The Role of Multiscale Protein Dynamics in Antigen Presentation and T Lymphocyte Recognition.

Frontiers in immunology

R Charlotte Eccleston, Shunzhou Wan, Neil Dalchau, Peter V Coveney

Affiliations

  1. Centre for Computational Science, Department of Chemistry, University College London, London, United Kingdom.
  2. Microsoft Research, Cambridge, United Kingdom.

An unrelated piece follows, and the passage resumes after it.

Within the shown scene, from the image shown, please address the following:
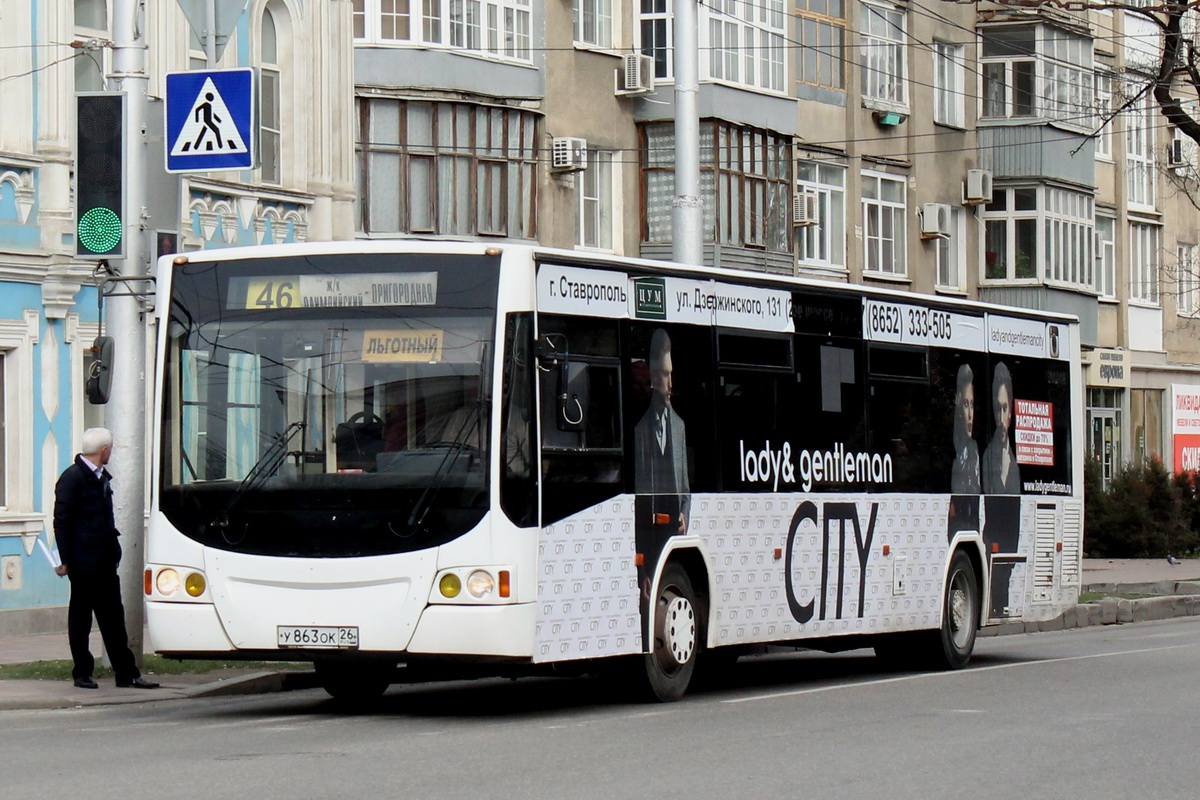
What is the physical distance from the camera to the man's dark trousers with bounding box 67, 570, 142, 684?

PMID: 28740497 PMCID: PMC5502259 DOI: 10.3389/fimmu.2017.00797

Abstract

T lymphocytes are stimulated when they recognize short peptides bound to class I proteins of the major histocompatibility complex (MHC) protein, as peptide-MHC complexes. Due to the diversity in T-cell receptor (TCR) molecules together with both the peptides and MHC proteins they bind to, it has been difficult to design vaccines and treatments based on these interactions. Machine learning has made some progress in trying to predict the immunogenicity of peptide sequences in the context of specific MHC class I alleles but, as such approaches cannot integrate temporal information and lack explanatory power, their scope will always be limited. Here, we advocate a mechanistic description of antigen presentation and TCR activation which is explanatory, predictive, and quantitative, drawing on modeling approaches that collectively span several length and time scales, being capable of furnishing reliable biological descriptions that are difficult for experimentalists to provide. It is a form of multiscale systems biology. We propose the use of chemical rate equations to describe the time evolution of the foreign and host proteins to explain how the original proteins end up being presented on the cell surface as peptide fragments, while we invoke molecular dynamics to describe the key binding processes on the molecular level, including those of peptide-MHC complexes with TCRs which lie at the heart of the immune response. On each level, complementary methods based on machine learning are available, and we discuss the relationship between these divergent approaches. The pursuit of predictive mechanistic modeling approaches requires experimentalists to adapt their work so as to acquire, store, and expose data that can be used to verify and validate such models.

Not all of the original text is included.